Exercise: Extract the rows from the line containing "In what this image depicts, of the set" through the line containing "1114 centimetres", both lines included, and copy them with no changes.

— Begin Dataset —

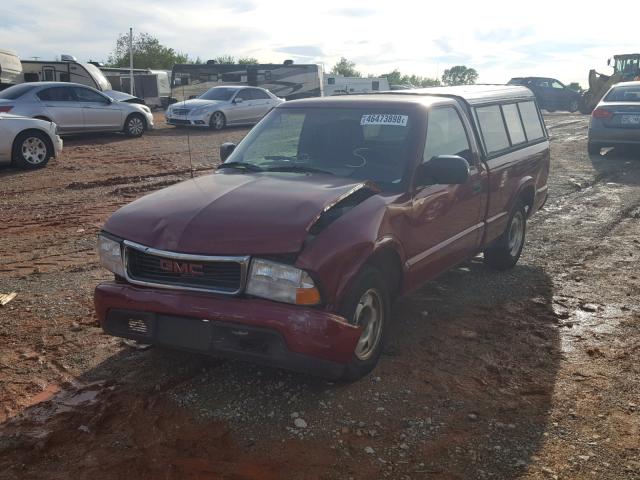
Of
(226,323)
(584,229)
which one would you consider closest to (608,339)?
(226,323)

— End Dataset —
— Begin Dataset —

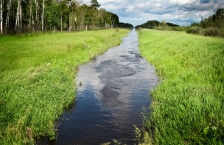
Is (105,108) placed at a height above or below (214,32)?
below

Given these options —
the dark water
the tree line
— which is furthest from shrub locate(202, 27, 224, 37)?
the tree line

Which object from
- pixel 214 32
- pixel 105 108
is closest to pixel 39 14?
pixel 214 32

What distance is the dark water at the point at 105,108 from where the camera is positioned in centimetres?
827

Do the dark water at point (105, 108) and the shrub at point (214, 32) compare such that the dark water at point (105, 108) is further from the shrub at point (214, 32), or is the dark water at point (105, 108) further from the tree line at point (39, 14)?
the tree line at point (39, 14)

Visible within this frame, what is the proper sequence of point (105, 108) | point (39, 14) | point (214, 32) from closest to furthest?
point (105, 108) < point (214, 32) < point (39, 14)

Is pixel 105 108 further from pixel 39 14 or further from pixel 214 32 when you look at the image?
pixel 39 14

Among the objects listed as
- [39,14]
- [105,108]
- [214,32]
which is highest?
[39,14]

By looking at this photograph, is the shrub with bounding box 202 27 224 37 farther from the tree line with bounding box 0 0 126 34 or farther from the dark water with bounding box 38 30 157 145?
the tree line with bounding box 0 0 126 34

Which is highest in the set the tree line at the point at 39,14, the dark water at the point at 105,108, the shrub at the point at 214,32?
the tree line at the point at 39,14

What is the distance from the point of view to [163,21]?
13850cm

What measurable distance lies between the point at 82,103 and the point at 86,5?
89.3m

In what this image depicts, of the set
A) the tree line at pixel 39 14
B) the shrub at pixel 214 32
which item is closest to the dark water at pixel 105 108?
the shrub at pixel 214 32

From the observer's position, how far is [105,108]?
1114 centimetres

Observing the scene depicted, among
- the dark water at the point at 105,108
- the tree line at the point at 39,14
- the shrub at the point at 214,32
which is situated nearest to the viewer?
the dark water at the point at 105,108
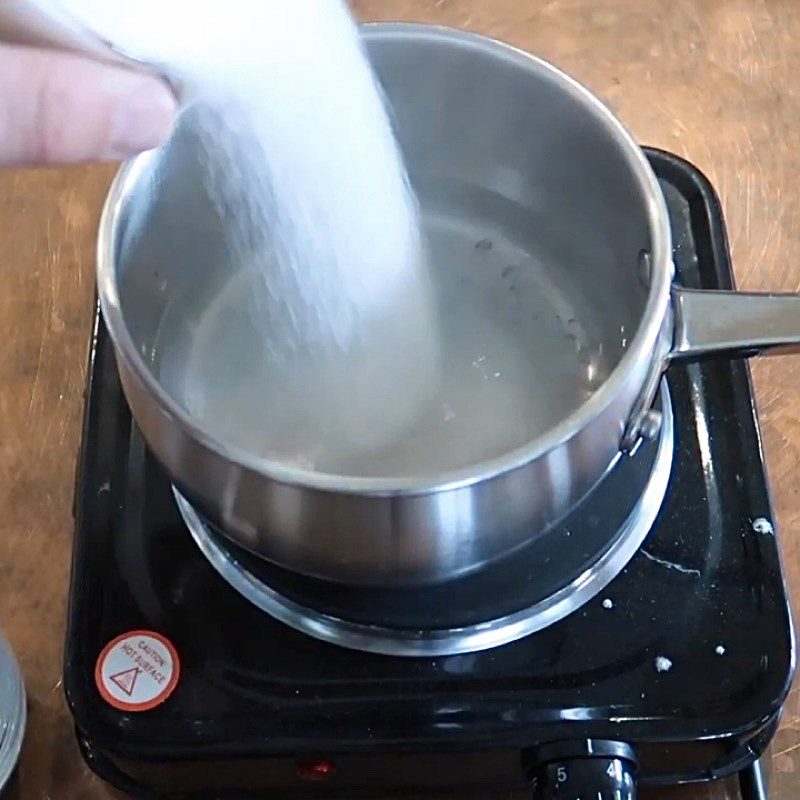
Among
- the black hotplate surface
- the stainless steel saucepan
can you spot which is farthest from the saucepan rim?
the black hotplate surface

— End Dataset —
— Begin Dataset —

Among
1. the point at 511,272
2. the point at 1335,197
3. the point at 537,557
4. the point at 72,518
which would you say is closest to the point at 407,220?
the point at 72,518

— End Dataset —

Response below:
In what this image depicts, of the set
A) the tree line at pixel 39 14
B) the shrub at pixel 214 32
which item is closest to the dark water at pixel 105 108?
the shrub at pixel 214 32

From the observer's position, how far is [105,108]?
1114 centimetres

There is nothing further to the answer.